Es gibt nicht nur einen, sondern gleich mehrere Protagonisten. Die darstellerischen Leistungen von Joe Petrilla (Mike), Nicole Vicius (Val), Harley Adams (Steve), John Diehl (Steves Vater), Robin Taylor (Phil), Melissa Leo (Mikes Mutter) und Julianne Michelle (Terry) sind bemerkenswert. Authentisch kommen psychische Befindlichkeiten zum Ausdruck, die sowohl mit lauten als auch mit leisen Tönen verbunden sind.

Mitunter stellen die Film ästhetischen Wirkungen auch eine Zumutung dar, welcher potenziell ein polarisierender Zündstoff eigen ist. Hieraus entsprangen auch kontroverse Diskussionen zwischen den FBW-Jurymitgliedern. Kritisch wurde die Inszenierungsweise angesprochen, deren Rezeptur diskussionswürdige Zutaten enthält. Andererseits wurde gerade der schonungslose Blick auf die abgründige Realität gewürdigt. Hinter der Fassade hübscher Einfamilien-Häuser kommen extreme Verwerfungen zum Vorschein, die als Krisen-Syndrom einer weißen Mittelschicht gedeutet werden können und die Gefahr des Abrutschen in die Armut anzeigen.

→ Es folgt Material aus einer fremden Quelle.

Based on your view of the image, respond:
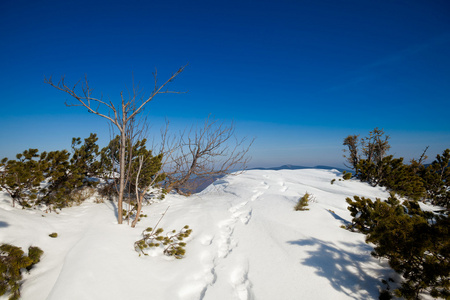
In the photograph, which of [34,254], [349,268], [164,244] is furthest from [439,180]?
[34,254]

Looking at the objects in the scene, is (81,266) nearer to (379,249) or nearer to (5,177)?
(5,177)

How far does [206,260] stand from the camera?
3.66 metres

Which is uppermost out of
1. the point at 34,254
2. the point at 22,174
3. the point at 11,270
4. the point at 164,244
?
the point at 22,174

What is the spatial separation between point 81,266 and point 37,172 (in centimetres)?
300

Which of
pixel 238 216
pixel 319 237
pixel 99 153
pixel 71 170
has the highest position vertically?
pixel 99 153

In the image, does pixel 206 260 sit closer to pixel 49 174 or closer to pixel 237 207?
pixel 237 207

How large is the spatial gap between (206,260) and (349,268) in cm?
263

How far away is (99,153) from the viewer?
624 centimetres

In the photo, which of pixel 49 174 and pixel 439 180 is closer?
pixel 49 174

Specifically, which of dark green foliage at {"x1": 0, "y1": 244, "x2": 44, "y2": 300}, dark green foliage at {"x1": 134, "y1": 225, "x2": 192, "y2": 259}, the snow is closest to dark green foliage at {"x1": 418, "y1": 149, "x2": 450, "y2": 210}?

Die Kamera ist nah am Geschehen und unternimmt aufschlussreiche Fahrten. Konsequent werden Ansichten präsentiert, deren veristisch eingefangene Hässlichkeit ihre Wirkung nicht verfehlt. Durch geschickte Schnitte und Montagen eröffnen sich interessante Assoziationsräume. Beispielsweise folgt auf den von Steve erschossenen Hund das Gesicht seines Vaters. Mit dem „Schwarzen Hund“ kommt ein symbolisch ausdeutbares Zeichen ins Spiel. Zuweilen wird auch auf Wahrnehmungsgewohnheiten rekurriert, die durch die triviale Fernseh-Ästhetik geprägt sind.

Die Musik und auch insgesamt das Sound-Design unterstützen hervorragend die visuellen Motive und schaffen die passende Atmosphäre. Bestimmte Drehmomente, die in der Erzählstruktur verankert sind, erzeugen Lebendigkeit in den Handlungsverläufen.

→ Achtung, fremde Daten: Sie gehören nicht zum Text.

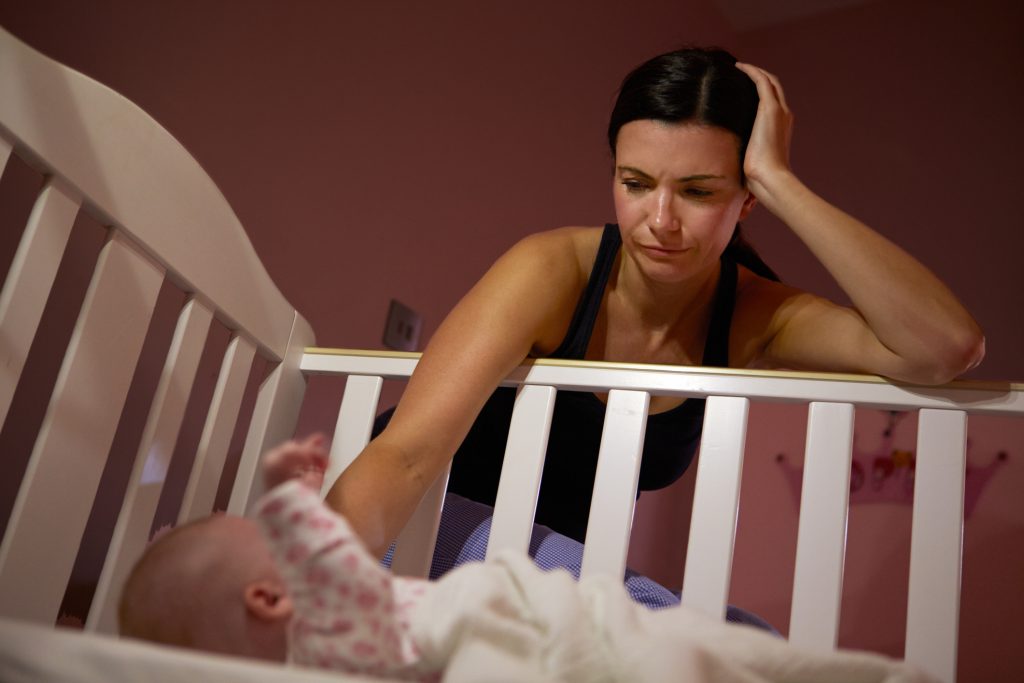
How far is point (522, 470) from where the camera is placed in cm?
111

Die verschiedenen stilistischen Mittel erfüllen in gelungenen Kombinationen ihre dramaturgische Funktion und rufen eine Semantik mit vielen Dimension hervor, so dass weiterführende Reflexionen über die aufgetürmten Probleme beim Publikum stimuliert werden. Tempo-Variationen sorgen für einen elastischen Spannungsbogen.

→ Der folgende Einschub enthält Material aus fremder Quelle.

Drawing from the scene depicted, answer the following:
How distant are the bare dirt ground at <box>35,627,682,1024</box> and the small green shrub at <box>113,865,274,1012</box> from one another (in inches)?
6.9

Ob alle Komponenten optimal ausbalanciert sind, war in der Jurydiskussion umstritten. An Stimmungslagen, die beim jungen Publikum Resignation und Nihilismus hinterlassen könnten, fehlt es nicht. Immerhin finden sich als Gegengewicht am Ende des Films einige Hoffnungsschimmer und Wendepunkte (Steve birgt seinen Vater aus der Suizid-Garage, Mikes Schwester öffnet die Augen und erwacht aus dem Koma.)